The L1 cache prefetcher, which includes both streaming and perfect prefetch, greatly reduces the time spent waiting for memory accesses. This is important for speed on a single core; the less time spent waiting for data, the better an application will run. While most systems have some inherent prefetch capability, Mira's is specifically tuned for the types of heavy workload applications run on the system.

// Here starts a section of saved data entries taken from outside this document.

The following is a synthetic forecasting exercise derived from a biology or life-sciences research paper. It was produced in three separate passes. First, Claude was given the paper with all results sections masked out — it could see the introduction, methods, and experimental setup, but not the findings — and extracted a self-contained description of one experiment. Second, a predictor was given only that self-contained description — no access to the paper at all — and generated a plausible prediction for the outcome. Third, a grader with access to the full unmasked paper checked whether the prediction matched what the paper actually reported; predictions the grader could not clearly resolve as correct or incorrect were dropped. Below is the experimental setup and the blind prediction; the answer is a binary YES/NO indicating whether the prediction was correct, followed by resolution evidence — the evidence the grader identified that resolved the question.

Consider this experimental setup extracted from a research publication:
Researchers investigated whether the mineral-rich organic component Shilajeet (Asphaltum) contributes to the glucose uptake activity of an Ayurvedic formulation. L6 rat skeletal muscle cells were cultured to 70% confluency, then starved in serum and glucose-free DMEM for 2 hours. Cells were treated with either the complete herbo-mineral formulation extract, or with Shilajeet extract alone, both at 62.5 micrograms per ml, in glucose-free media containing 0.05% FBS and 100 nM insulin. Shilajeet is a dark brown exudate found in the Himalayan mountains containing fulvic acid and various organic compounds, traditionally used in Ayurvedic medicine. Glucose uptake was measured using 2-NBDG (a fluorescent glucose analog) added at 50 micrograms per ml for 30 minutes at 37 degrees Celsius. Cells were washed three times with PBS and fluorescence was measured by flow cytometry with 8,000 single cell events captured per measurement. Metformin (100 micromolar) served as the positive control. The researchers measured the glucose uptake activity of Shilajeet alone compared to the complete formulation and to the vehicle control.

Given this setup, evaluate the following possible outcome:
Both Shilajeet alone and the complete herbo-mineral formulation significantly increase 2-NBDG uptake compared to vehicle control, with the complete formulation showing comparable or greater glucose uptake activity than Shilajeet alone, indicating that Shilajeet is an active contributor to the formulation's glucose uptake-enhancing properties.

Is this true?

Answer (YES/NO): YES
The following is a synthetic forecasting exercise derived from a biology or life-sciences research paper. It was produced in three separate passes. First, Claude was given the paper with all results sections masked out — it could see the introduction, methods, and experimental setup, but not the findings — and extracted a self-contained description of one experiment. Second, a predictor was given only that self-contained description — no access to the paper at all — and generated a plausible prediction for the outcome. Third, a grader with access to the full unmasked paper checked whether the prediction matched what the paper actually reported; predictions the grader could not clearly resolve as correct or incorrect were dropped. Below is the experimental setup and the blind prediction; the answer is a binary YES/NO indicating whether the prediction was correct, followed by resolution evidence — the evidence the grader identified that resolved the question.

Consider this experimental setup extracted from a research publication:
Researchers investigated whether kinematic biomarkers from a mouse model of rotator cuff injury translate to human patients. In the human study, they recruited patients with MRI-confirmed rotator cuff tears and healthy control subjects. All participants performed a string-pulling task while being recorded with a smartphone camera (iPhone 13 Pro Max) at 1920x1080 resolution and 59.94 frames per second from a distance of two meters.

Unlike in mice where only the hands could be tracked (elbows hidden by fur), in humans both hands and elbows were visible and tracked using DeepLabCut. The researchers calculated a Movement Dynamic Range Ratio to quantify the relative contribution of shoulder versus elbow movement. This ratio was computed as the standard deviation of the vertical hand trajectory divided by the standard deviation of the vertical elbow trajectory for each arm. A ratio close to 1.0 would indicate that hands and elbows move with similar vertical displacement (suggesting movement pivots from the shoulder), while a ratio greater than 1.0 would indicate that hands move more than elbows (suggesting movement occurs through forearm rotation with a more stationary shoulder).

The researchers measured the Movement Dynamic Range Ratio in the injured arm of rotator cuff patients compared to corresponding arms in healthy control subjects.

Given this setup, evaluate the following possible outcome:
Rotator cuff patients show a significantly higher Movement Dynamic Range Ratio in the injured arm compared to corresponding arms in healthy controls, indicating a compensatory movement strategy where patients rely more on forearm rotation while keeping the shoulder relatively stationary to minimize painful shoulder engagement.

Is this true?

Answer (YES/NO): YES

The L1 cache prefetcher tries—often successfully—to predict the data that the user needs next before it is actually requested so that it appears to be available immediately when the user requests it.  

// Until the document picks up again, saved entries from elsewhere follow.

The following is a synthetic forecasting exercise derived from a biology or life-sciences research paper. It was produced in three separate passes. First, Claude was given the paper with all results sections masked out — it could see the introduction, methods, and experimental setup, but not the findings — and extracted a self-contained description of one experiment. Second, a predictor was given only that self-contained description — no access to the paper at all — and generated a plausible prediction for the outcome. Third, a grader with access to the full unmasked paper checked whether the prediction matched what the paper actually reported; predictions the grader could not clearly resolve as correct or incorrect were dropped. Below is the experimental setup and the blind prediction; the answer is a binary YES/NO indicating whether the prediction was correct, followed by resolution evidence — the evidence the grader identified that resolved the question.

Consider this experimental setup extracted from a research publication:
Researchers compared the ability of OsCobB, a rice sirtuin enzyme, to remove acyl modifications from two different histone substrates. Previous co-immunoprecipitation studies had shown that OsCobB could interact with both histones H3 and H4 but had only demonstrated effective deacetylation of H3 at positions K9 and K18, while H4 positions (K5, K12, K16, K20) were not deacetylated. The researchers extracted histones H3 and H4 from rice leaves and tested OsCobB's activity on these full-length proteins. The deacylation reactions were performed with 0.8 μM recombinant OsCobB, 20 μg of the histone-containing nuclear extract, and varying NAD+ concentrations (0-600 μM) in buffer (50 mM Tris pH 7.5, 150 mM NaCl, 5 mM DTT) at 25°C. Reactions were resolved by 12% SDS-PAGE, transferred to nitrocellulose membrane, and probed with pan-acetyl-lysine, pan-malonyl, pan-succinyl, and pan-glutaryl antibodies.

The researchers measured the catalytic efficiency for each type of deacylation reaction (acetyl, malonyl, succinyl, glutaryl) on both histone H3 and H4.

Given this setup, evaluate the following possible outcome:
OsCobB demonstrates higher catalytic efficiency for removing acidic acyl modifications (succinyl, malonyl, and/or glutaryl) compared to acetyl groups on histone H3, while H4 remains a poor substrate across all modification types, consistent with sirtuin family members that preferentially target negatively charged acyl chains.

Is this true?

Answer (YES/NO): NO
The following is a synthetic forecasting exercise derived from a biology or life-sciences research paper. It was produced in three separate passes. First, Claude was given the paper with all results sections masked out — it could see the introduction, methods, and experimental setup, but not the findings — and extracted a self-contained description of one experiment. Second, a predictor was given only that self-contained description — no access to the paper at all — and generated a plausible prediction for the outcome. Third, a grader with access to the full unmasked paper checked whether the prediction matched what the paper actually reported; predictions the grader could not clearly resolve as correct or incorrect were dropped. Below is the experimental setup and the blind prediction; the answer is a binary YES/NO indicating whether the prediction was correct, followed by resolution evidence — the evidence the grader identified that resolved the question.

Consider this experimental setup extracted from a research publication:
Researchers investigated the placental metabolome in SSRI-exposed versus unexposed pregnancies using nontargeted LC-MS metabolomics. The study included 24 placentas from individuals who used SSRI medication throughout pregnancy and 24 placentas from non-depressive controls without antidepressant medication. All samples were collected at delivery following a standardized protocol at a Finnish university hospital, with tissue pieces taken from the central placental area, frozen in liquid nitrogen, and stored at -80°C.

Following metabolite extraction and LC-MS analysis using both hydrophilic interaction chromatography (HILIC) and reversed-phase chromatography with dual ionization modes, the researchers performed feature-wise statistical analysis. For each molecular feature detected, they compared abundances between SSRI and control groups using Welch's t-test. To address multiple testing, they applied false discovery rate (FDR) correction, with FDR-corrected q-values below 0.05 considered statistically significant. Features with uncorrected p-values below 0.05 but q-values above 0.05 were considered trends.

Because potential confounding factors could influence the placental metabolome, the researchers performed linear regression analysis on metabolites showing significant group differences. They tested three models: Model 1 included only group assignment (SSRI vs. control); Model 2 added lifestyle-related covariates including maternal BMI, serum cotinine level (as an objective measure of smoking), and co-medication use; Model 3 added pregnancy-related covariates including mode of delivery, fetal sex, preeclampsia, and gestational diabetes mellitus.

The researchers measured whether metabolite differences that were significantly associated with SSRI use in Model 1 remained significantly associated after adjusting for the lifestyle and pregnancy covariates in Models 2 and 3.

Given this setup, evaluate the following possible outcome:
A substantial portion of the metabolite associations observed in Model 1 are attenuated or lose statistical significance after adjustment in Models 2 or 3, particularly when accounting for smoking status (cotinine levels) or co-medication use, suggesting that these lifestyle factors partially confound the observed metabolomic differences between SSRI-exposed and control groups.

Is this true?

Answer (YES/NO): NO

“The L2 cache atomics are magic,” says Jeff Hammond, an ALCF assistant computational scientist. “It’s one of the features I like the most.”

Atomic operations, which are used to ensure that data is read and written correctly when accessed by multiple threads simultaneously, are implemented in the L2 cache rather than at the processor core, which dramatically reduces their cost, notes Hammond, who programs models and communication software for Mira.

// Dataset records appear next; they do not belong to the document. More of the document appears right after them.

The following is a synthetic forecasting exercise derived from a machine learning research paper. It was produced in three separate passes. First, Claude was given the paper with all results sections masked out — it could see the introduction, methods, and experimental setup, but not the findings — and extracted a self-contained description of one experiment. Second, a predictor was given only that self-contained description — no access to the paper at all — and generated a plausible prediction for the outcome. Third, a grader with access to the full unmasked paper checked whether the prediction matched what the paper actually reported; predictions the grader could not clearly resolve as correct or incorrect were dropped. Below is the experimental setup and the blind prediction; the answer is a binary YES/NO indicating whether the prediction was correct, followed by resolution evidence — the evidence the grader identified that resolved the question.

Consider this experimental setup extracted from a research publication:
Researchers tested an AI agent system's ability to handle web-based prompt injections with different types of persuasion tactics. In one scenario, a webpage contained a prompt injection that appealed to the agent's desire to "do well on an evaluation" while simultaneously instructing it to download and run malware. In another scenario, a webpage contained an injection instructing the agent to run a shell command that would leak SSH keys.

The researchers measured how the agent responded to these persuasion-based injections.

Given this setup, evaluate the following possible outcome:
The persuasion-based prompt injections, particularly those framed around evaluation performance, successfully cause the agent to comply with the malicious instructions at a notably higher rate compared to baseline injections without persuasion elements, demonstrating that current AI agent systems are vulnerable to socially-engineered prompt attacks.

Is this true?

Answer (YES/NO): NO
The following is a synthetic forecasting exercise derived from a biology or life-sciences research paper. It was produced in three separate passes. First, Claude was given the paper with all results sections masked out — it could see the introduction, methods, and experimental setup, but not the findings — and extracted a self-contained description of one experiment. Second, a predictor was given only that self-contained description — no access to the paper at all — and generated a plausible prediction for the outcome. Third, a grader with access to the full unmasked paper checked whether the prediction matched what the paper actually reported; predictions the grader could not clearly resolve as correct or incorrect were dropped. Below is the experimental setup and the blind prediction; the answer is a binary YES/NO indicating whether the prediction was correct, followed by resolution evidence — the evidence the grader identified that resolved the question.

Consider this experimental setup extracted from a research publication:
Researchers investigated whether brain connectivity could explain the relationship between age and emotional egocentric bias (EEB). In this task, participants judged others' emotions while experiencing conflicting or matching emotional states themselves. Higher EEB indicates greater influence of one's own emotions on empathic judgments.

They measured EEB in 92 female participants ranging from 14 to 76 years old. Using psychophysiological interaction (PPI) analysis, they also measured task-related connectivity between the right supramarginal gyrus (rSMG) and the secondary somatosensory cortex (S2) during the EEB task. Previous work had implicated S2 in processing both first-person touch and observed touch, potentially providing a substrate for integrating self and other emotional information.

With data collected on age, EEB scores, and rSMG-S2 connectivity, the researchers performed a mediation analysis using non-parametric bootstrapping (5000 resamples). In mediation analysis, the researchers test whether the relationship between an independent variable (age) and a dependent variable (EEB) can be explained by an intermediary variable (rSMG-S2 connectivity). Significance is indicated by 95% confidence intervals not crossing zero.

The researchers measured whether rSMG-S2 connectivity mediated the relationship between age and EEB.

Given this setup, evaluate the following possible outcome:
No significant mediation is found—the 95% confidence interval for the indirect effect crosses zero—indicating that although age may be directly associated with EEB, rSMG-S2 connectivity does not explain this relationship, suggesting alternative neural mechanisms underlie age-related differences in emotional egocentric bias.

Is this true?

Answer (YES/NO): NO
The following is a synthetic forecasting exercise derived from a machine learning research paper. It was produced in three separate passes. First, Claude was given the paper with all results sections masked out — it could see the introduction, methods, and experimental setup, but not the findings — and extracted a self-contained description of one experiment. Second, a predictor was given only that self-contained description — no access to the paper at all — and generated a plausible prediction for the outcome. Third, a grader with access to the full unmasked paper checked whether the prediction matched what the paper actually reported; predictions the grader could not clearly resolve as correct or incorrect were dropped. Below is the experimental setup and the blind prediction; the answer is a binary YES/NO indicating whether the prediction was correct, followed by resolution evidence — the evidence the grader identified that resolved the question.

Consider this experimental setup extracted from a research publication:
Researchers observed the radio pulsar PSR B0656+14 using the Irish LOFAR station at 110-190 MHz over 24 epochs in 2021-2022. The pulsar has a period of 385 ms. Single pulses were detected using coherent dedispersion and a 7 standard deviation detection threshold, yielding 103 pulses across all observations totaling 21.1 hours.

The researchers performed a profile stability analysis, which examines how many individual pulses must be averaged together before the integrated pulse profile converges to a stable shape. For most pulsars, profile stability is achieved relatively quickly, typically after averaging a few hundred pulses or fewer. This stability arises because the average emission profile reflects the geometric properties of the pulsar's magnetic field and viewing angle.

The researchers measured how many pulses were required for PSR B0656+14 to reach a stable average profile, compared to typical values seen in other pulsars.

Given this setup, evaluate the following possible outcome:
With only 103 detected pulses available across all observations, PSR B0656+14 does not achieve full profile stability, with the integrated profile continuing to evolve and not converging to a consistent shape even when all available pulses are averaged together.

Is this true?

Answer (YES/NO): NO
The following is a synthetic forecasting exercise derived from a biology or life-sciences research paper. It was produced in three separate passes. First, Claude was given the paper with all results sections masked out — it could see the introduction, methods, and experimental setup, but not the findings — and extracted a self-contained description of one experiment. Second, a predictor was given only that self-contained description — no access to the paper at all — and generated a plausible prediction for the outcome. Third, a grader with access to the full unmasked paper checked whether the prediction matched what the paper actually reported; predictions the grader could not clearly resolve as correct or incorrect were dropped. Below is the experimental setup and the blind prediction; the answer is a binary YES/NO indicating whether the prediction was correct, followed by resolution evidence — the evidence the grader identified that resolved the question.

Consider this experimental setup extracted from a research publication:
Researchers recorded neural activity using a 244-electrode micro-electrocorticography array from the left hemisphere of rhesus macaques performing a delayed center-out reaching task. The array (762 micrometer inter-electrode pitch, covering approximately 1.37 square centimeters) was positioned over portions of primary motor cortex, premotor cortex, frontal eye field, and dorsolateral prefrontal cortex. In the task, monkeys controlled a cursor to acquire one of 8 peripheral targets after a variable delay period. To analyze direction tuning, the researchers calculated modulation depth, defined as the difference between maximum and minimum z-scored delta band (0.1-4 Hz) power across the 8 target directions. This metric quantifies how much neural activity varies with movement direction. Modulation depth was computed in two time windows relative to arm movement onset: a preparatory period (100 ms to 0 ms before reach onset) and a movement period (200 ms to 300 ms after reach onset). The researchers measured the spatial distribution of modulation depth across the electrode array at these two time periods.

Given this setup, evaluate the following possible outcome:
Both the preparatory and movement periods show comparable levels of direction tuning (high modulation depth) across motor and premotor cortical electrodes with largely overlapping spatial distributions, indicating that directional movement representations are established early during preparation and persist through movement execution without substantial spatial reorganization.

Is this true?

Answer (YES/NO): NO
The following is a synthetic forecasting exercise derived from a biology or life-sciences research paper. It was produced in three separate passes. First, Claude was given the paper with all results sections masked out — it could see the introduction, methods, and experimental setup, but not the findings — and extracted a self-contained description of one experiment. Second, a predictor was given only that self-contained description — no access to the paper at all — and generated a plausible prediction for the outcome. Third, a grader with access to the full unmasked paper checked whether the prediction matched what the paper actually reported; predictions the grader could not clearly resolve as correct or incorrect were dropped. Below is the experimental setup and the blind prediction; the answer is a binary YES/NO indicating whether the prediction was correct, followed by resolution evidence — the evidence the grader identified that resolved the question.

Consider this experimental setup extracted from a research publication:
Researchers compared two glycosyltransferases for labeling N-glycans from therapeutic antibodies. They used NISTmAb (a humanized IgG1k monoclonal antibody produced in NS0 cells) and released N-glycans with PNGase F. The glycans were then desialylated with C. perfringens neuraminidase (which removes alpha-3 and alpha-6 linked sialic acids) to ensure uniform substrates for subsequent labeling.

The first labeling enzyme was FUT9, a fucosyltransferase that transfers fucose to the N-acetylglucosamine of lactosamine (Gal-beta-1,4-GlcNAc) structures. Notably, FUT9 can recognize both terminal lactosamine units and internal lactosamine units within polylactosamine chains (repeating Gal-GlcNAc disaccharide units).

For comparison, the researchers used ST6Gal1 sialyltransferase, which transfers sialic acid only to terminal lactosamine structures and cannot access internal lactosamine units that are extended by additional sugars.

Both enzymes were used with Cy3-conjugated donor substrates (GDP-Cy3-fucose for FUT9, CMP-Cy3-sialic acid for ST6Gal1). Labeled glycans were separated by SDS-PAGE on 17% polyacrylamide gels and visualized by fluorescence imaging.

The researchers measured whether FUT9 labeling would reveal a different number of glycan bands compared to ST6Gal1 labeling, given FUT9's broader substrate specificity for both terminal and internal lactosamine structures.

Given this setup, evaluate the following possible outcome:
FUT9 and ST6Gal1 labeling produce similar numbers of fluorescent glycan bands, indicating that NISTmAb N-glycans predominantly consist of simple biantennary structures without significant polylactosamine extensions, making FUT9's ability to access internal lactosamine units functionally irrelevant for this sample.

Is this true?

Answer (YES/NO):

He is currently working on a project with researchers at Brookhaven and Oak Ridge National Laboratories that focuses on chemical phenomena associated with energy production and storage. Their code, MADNESS, is a multi-resolution numerical simulation framework that exploits a highly multi-threaded programming model that greatly benefits from lightweight synchronization mechanisms, such as L2 atomics. The combination is expected to make calculations run significantly faster and more efficiently.

The L2 memory cache also has been outfitted with additional state-of-the-art technologies. For example, transactional memory manages the concurrent use of multiple threads, protecting against conflicting operations in the atomic region and correcting for it. It is the first such hardware in a commercial computer.

The Foundation

IBM introduced many of these high-end hardware features into the Blue Gene/Q not expecting all users to actually use them, but rather to implement efficiently Mira’s primary network communication software, MPI. MPI makes extensive use of the L2 atomics, the QPX unit, and many of the network features, which gives the user the benefits of these features without having to program them directly.

Because MPI is internally multi-threaded, it is able to create collaborations between hardware applications like SMT, L2 cache atomics, and the network when it needs to accelerate communications.

 “Ninety-nine percent of the way computational science is done in the world is done with MPI. And a large fraction of those codes, especially for the big machines, also use OpenMP,” notes Hammond.

“So the most effective way for ALCF to address the needs of computational science is to collaborate on a machine that delivers the maximum performance of MPI and OpenMP, and provide essential and innovative hardware features so that users can walk in on day one, compile their code, and immediately make effective use of Mira.”

The Blue Gene/Q system demonstrates the major benefits that can be gained from innovative architectural features that are developed with a deep understanding of scientific computing requirements. Such an approach is already leading researchers down the path toward exascale computing. Making it possible to perform computations a thousand times faster than today’s most powerful computers, these machines will truly prove themselves engines of discovery.